伝えたい事
「ホワイトユニコーン・・・」
絵のタッチ・・は、忘れる事がない人の手によるものだ。
「この人って何でもできそうだと思っていたけどさ。絵まで描くとは予想外だよ」
ぼやくようなジュドーの言葉を聞いた事までは覚えているが、何と言ってその場を離れたのか、記憶に残っていない。
気が付けば寝室のソファに座り込みテーブルに広げた絵を見ていた。
「キャスバルにいさん・・」
宇宙(そら)に似た藍色の空間に満ちるペールブルーの泉に蹄をひたす白い角を持つ馬に似た生き物とそれを照らす赤い星に、ブライトから聞いた事がある。
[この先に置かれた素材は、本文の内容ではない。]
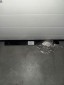 BMW OE 9501842 8988321 МАСКУВАЛЬНА ПЛАНКА РАМКА РАДІАТОРА BMW 2 G87 3 G80 G81 4 G82 G83 МС 9501842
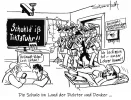 (schoenfeld)=schule-tiktatuhr-2011.webp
白い流星は、ホワイトユニコーンをデザインしたパーソナルマークにしていたとブライトから聞いたので、
「貴方らしいわ」
白いユニコーンはアムロで、赤い星は自分を表したつもりだろうが、いかにも兄らしい思考だと笑ってしまった。
キャンパスに描かれた絵は抽象画と誰もが言うだろうが、セイラ=マス・・であり、アルテイシアでもある自分にとっては違うものに映る。
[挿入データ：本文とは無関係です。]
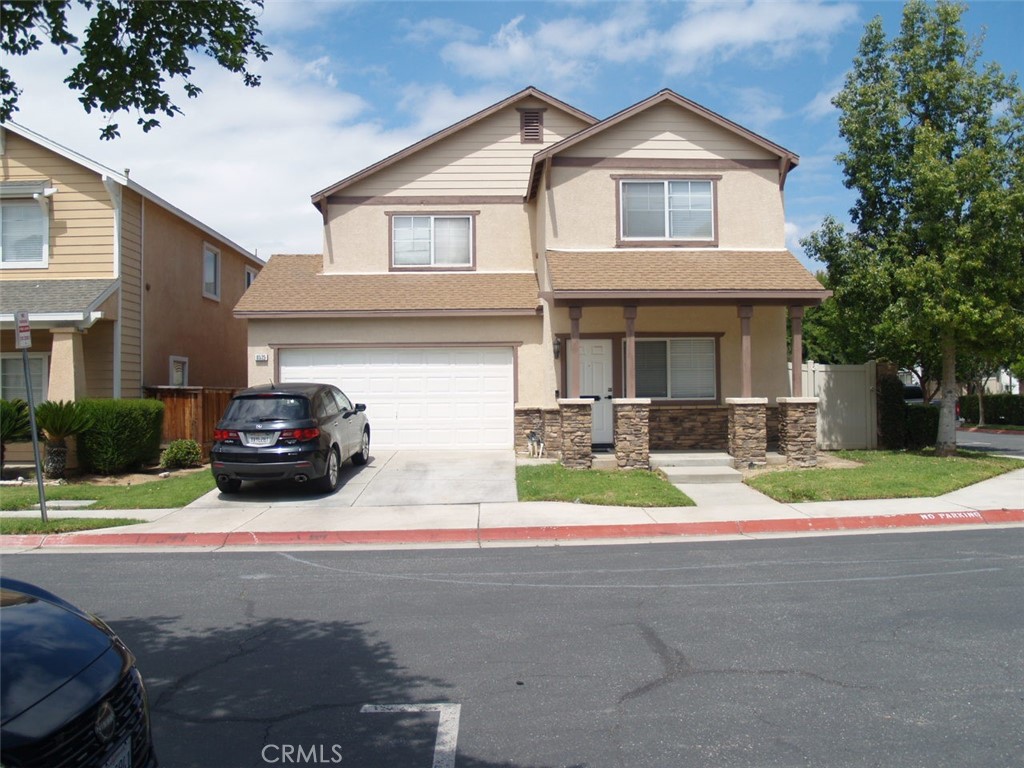 8525 Melosa, Riverside, CA 92504 — photo 1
「2人が戦う理由なんてないって言ったのに、2人共・・人の話をちっとも聞かないで・・、本当にダメな人たち・・・」
私にとっては、portraitだ。
白い空想上の生き物とそれを照らす赤い星が描かれたキャンバスは、遠く離れた場所に居る彼等からのメッセージで、長い時間をかけて届けられ受け取った。
「兄さん・・、アムロ」
絵に向かって呼びかける。
返事はかえってこないけれど・・・
この絵が貴方からの返答なのでしょう?
生きている事を伝えたいと知らせたいと思ってくれたのね。
まだ私達の間にも絆が・・繋がりが残っていると思って良いのね。
「アムロ・・・、兄さん・・」
流すつもりもなく涙が出てきていた。